Provided passage =
The Bechdel Test and Beyond



 

In 1985, Alison Bechdel published a comic strip that would change the landscape of representation for women in film. The aptly-named Bechdel Test, Bechdel-Wallace Test, or Mo Movie Measure, has three criteria a movie must meet to pass: (1) it has to have at least two women in it, (2) who talk to each other, about (3) something besides a man. Bechdel credits her friend Liz Wallace for the idea, compounded with Virginia Woolf’s 1929 extended essay, A Room of One’s Own. 

This test was an oasis in a terrain of films featuring women as extensions of men. Virginia Woolf, in A Room of One’s Own, writes, “Women have served all these centuries as looking glasses possessing the magic and delicious power of reflecting the figure of man at twice its natural size.” Most movies featured women as wives, girlfriends, or secretaries. Top-grossing movies in the years leading up to the publication of the comic include Back to the Future (1985), Indiana Jones and the Temple of Doom (1984), Star Wars Ep. VI: Return of the Jedi (1983), and E.T. The Extra-Terrestrial (1982). None of these pass except for E.T. The Extra-Terrestrial. E.T. has a conversation at about 17 minutes in, in which the mother, Mary, asks Gertie, her daughter, what her Halloween costume will be. Gertie answers that she wants to be a cowgirl.

Problems =
**1.** In the Bechdel Test passage, take the stretch from "In 1985, Alison" through "of One’s Own." and switch "comic strip" to "cartoon".
**2.** Using the Bechdel Test passage, answer yes or no to each statement below, and quote the deciding words. (a) Bechdel credits Liz Wallace for the idea behind the test. (b) Back to the Future passes the test. (c) Gertie says she wants to dress as a witch for Halloween.
**3.** According to the Bechdel Test passage, in what year was Virginia Woolf's A Room of One's Own published?
The records are not needed for any of this work.

Information shown =
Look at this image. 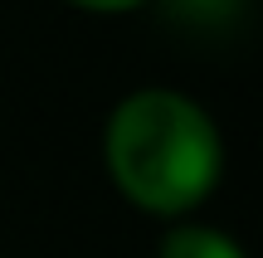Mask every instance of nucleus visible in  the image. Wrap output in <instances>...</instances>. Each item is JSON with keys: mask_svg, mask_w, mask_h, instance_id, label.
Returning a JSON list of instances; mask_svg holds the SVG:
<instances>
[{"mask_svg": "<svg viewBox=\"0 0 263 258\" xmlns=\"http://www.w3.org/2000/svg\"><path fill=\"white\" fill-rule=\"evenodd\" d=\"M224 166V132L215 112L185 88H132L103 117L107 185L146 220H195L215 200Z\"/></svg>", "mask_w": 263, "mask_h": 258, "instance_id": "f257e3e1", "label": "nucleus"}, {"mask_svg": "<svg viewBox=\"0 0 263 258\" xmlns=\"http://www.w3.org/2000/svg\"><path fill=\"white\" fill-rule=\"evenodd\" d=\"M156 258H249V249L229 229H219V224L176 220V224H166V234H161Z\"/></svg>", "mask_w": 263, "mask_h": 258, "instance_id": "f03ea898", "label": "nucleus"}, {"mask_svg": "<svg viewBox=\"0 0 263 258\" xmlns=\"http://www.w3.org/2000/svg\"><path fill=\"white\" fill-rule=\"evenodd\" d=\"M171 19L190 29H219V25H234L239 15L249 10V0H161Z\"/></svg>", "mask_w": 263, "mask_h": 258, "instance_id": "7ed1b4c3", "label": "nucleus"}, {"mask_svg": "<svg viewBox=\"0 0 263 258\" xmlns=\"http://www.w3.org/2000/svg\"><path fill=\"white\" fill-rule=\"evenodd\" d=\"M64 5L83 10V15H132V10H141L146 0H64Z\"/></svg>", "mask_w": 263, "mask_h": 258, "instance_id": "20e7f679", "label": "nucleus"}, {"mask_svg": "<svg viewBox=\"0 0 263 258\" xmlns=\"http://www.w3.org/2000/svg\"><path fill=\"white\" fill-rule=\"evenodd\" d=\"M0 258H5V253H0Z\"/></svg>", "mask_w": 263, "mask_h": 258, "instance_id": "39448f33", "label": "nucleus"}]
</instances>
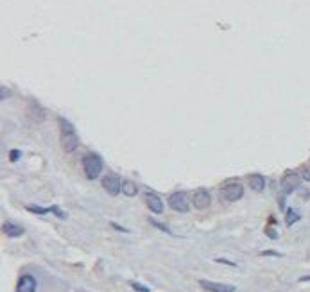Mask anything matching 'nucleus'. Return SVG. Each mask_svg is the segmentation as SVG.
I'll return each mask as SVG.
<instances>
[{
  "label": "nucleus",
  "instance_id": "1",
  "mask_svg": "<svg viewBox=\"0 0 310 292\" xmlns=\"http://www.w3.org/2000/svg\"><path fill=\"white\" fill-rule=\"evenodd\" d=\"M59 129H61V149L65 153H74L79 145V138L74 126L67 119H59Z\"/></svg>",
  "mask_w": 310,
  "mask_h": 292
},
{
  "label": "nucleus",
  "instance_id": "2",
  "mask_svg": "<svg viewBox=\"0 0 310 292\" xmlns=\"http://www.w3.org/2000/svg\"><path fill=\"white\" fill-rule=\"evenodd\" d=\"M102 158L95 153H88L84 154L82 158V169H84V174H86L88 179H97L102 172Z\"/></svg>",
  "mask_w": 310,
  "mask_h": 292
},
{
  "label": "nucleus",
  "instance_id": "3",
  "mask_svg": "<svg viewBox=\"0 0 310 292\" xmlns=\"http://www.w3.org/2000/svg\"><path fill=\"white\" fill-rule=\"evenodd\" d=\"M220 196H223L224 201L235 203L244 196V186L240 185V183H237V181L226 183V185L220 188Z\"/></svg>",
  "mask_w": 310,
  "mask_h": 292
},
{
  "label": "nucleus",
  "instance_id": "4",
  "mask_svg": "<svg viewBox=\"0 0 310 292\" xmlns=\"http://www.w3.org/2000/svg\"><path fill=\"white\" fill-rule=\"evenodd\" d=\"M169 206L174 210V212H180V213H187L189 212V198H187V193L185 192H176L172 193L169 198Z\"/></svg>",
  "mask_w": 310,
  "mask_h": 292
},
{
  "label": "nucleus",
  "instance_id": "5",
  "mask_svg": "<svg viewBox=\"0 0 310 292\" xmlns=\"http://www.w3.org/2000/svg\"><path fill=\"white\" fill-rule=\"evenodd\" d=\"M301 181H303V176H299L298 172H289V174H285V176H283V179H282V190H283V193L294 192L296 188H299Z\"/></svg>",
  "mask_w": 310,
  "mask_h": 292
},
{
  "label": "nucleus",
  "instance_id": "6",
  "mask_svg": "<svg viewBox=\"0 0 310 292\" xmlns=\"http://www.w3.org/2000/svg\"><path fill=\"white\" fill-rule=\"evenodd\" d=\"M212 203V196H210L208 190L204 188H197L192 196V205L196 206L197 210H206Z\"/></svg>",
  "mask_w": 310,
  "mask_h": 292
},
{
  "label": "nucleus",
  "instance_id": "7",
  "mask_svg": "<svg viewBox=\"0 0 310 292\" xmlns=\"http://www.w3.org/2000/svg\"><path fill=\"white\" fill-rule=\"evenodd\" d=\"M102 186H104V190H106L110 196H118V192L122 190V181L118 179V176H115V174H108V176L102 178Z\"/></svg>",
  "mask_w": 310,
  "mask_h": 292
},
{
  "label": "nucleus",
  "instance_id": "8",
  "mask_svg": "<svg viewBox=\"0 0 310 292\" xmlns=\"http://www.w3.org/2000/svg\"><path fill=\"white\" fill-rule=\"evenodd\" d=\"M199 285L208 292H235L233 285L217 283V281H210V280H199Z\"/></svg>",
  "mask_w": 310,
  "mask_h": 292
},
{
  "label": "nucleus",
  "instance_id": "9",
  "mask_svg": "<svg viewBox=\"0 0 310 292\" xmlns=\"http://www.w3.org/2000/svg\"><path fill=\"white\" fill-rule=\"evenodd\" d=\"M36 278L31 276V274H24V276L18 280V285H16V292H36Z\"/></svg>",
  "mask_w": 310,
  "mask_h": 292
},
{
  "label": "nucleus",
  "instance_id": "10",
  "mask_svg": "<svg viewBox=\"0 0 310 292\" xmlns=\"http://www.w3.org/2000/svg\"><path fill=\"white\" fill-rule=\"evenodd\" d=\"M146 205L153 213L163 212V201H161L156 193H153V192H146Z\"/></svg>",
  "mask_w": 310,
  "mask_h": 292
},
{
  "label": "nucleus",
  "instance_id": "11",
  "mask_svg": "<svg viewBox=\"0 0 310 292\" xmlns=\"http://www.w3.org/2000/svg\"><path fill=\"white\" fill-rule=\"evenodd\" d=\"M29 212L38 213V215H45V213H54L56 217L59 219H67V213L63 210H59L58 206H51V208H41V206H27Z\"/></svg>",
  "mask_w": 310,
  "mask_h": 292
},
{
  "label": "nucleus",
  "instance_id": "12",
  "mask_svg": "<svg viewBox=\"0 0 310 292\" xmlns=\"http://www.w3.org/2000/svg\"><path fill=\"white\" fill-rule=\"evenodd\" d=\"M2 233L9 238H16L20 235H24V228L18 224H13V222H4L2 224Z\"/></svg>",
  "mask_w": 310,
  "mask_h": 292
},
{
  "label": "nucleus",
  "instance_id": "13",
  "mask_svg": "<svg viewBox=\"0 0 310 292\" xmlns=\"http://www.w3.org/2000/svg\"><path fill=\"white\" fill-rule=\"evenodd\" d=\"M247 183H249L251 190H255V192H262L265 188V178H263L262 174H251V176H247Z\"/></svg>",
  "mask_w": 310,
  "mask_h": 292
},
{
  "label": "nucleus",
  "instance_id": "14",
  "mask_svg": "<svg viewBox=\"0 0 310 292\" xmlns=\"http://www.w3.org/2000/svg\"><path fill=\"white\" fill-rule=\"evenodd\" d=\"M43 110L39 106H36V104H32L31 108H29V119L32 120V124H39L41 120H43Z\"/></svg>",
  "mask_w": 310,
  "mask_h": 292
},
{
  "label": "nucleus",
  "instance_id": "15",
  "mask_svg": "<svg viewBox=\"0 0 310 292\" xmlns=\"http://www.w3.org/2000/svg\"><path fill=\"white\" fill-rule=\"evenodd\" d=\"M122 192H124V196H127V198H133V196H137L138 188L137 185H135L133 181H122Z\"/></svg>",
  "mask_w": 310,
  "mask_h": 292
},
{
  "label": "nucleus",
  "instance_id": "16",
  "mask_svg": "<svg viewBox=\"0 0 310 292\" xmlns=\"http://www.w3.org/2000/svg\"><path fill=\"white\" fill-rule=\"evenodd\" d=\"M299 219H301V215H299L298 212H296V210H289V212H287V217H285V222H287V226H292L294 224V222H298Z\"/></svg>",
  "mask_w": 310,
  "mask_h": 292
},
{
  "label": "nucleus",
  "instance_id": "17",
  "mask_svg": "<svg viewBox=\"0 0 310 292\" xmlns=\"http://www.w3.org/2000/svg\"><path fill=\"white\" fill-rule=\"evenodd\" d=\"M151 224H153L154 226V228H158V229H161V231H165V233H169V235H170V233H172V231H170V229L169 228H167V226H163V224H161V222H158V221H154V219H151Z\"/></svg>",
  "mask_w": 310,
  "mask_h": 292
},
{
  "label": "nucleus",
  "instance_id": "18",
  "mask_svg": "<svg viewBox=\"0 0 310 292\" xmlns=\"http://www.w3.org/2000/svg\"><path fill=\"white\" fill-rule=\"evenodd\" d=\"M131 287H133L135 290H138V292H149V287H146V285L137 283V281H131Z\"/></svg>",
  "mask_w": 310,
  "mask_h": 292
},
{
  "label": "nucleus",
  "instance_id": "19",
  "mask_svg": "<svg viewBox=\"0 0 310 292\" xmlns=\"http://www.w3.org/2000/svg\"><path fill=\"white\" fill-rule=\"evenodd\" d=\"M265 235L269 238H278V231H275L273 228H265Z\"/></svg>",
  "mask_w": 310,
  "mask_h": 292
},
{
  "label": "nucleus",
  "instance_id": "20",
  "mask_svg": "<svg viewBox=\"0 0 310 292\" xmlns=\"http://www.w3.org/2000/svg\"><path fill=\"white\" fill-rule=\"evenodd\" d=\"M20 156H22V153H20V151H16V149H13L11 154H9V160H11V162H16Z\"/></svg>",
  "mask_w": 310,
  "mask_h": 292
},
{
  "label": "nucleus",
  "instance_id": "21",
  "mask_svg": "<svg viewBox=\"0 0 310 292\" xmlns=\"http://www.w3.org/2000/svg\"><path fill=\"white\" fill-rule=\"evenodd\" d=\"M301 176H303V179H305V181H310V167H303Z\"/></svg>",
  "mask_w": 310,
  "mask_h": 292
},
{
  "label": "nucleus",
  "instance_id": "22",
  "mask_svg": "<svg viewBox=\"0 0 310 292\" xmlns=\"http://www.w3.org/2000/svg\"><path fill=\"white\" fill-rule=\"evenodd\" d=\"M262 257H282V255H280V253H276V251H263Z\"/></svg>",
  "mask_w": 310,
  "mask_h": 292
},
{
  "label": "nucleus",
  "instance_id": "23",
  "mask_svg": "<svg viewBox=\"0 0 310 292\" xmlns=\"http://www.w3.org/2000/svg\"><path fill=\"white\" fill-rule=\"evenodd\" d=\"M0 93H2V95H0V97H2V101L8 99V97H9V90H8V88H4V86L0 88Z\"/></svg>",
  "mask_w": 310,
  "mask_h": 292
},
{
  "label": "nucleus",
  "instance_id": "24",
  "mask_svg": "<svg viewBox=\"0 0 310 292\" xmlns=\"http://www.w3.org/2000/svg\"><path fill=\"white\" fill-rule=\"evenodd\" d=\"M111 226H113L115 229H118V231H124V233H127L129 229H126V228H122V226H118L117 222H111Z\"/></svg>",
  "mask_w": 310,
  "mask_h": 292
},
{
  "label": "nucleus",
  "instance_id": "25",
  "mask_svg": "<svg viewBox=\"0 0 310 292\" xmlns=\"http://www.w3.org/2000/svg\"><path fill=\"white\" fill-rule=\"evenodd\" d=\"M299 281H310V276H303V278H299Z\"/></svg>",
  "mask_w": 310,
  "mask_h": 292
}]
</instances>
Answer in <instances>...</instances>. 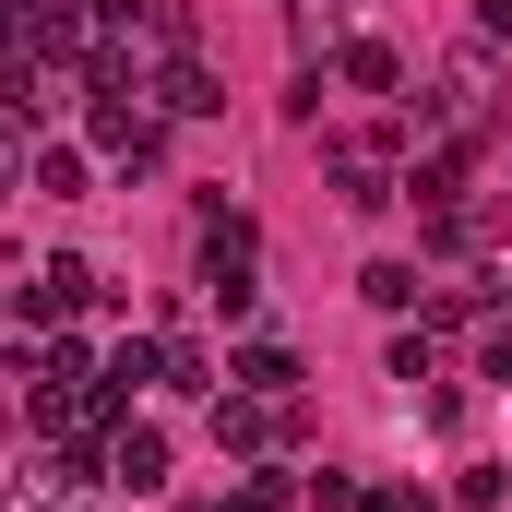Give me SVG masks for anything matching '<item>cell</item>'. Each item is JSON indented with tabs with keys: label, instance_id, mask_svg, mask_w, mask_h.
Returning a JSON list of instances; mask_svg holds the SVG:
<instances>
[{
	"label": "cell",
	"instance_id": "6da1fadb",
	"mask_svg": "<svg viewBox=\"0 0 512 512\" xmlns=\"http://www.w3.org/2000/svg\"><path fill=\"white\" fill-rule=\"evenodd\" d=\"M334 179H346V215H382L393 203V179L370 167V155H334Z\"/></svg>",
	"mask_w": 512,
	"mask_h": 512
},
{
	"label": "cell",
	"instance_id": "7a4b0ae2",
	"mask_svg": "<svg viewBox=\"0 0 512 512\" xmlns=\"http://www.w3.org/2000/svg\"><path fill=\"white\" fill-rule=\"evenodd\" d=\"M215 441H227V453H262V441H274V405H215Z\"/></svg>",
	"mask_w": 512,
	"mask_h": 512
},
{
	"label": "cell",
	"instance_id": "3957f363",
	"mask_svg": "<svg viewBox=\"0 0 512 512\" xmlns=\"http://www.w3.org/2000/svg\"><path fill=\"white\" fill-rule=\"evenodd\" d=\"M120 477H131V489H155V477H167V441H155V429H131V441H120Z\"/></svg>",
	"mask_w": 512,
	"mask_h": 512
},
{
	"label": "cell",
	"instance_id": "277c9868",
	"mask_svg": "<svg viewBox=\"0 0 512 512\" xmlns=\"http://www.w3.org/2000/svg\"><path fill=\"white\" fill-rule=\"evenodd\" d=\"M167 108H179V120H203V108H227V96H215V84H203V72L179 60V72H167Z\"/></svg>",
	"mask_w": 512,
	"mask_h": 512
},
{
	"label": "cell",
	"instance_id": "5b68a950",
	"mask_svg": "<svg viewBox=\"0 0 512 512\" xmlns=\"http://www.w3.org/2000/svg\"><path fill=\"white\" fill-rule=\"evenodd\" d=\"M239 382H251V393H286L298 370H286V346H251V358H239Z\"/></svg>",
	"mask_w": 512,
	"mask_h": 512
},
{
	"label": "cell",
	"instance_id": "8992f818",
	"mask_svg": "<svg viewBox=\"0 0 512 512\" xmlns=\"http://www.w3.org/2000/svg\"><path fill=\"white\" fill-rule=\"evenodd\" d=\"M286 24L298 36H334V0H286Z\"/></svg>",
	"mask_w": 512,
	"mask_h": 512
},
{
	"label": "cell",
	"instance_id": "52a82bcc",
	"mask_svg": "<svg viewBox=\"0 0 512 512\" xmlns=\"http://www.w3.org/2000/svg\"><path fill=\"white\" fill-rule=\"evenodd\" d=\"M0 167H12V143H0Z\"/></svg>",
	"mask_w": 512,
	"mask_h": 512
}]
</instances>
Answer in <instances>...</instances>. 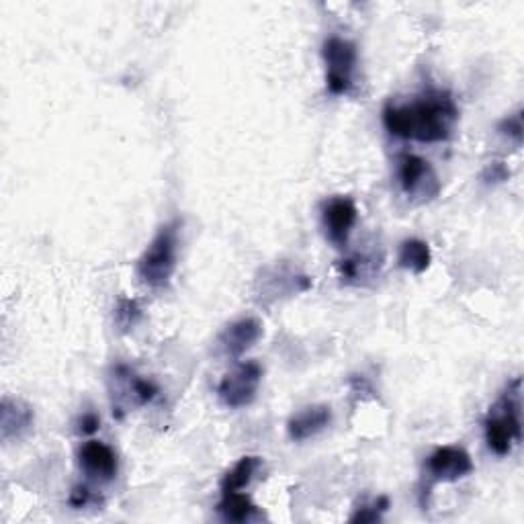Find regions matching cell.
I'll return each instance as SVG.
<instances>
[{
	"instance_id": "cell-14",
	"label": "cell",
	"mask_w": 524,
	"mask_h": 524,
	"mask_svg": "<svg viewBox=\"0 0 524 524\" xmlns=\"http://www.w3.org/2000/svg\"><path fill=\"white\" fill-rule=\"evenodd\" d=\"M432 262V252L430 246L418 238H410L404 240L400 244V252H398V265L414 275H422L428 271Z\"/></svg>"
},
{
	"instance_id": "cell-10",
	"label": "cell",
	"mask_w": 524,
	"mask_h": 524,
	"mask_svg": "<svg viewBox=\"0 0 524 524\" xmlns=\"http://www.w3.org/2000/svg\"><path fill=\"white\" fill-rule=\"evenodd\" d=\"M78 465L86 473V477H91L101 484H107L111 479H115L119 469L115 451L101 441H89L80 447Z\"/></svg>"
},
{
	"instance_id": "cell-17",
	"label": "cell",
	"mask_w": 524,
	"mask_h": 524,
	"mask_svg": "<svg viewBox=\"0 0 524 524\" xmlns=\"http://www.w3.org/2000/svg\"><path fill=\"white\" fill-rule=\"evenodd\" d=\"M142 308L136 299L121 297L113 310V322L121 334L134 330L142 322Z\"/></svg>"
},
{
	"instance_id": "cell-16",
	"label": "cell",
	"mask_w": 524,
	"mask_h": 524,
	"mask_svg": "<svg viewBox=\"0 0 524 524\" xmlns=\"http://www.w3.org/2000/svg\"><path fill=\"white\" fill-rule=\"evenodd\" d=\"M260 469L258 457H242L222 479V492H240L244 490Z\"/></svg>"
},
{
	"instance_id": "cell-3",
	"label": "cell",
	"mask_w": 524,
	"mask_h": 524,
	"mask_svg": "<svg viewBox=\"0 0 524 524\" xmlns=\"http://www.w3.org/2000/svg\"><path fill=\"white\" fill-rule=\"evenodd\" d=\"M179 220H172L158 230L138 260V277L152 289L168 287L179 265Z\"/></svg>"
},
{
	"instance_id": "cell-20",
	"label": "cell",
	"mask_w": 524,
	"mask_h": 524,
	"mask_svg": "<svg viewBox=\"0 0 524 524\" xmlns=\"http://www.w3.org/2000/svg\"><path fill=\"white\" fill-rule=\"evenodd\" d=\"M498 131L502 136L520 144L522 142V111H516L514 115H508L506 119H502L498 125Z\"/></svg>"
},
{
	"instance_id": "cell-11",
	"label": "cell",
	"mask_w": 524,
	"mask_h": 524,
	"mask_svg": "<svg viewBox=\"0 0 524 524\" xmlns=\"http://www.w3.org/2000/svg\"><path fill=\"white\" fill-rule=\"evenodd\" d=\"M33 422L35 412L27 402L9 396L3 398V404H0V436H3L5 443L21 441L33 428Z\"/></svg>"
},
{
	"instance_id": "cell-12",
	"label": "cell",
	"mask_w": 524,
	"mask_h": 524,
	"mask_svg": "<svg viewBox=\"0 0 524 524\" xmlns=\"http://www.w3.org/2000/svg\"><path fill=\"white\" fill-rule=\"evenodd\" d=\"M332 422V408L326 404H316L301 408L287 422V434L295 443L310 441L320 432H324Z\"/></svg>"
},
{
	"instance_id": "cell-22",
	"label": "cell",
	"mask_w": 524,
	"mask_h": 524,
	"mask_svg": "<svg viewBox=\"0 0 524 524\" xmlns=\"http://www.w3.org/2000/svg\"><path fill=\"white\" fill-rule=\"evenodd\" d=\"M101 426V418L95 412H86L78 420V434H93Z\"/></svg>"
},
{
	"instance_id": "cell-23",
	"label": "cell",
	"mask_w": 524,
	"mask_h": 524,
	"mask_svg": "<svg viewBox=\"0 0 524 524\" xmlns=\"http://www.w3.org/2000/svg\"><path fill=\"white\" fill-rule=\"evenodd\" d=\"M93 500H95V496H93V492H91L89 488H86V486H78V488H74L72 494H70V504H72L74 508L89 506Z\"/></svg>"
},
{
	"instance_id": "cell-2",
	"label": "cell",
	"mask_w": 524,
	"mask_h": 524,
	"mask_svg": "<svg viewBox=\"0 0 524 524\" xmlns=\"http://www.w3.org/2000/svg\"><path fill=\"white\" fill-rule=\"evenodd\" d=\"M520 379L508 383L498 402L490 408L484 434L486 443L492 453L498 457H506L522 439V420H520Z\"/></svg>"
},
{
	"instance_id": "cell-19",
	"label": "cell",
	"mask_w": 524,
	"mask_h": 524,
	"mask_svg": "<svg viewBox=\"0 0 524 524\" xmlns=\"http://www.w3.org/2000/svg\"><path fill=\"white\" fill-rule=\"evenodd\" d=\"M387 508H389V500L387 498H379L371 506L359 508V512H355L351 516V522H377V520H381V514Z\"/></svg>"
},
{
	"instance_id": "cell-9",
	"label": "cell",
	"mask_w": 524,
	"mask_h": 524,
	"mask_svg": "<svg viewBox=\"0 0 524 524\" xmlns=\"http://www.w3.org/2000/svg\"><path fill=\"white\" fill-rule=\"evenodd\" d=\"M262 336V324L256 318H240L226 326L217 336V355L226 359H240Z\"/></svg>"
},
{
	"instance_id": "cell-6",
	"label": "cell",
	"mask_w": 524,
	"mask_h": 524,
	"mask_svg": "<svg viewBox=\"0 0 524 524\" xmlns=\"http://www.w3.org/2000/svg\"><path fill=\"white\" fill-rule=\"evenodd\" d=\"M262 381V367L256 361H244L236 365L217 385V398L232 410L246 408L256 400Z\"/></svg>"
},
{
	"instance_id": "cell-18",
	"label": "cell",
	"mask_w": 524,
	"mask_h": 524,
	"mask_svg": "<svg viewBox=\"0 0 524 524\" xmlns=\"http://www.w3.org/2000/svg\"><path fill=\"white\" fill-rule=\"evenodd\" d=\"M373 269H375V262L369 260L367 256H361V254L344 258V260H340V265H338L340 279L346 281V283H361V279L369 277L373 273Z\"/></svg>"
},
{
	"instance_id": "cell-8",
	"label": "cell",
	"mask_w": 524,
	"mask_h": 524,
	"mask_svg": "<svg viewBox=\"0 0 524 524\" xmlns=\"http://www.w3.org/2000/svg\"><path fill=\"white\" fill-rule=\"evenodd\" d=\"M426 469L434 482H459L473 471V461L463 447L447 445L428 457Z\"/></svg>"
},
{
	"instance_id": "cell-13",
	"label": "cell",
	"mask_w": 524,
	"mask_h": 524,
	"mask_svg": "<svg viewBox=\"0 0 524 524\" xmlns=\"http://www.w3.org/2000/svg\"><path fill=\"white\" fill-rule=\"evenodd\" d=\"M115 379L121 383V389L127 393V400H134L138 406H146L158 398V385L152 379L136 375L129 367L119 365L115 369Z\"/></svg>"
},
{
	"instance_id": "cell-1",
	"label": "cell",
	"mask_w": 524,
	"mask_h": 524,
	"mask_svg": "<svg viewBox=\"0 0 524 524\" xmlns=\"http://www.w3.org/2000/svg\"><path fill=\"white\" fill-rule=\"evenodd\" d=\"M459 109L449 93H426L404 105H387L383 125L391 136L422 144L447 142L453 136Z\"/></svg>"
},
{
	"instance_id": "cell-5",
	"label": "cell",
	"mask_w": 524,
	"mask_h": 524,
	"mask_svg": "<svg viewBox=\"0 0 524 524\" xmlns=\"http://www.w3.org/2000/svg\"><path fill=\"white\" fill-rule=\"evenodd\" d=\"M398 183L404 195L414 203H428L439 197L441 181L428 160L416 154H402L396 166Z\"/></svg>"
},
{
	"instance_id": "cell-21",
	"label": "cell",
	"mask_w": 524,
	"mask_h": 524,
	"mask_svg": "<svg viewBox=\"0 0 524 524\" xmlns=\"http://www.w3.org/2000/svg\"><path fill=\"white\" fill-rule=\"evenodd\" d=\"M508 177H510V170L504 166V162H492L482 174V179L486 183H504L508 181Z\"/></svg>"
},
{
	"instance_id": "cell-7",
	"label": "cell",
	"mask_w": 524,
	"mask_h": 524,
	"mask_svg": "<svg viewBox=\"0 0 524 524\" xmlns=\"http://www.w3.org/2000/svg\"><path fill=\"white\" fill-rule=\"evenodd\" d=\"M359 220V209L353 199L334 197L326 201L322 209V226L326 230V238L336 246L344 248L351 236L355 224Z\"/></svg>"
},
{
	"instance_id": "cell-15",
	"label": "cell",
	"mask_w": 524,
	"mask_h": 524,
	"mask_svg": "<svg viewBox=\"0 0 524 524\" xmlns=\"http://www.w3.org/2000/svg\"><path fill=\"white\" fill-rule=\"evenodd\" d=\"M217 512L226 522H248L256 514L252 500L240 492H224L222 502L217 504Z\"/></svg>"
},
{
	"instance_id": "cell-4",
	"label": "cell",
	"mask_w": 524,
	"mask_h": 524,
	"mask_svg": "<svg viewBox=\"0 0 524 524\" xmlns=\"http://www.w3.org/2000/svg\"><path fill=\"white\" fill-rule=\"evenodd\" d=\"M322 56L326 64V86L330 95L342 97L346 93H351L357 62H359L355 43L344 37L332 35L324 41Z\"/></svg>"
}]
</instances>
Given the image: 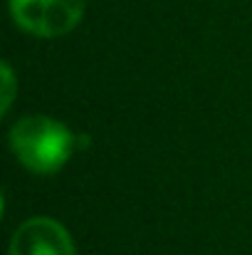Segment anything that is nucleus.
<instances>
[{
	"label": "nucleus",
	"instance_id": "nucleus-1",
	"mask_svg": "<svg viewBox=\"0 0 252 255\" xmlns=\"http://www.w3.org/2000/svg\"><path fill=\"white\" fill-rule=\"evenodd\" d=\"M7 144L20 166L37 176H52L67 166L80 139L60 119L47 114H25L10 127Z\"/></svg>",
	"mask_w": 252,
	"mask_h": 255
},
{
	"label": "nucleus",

Exercise results =
**1.**
In 1985, Alison Bechdel published a cartoon that would change the landscape of representation for women in film. The aptly-named Bechdel Test, Bechdel-Wallace Test, or Mo Movie Measure, has three criteria a movie must meet to pass: (1) it has to have at least two women in it, (2) who talk to each other, about (3) something besides a man. Bechdel credits her friend Liz Wallace for the idea, compounded with Virginia Woolf’s 1929 extended essay, A Room of One’s Own.

**2.**
(a) Yes: "Bechdel credits her friend Liz Wallace for the idea"
(b) No: "None of these pass except for E.T. The Extra-Terrestrial."
(c) No: "Gertie answers that she wants to be a cowgirl."

**3.** 1929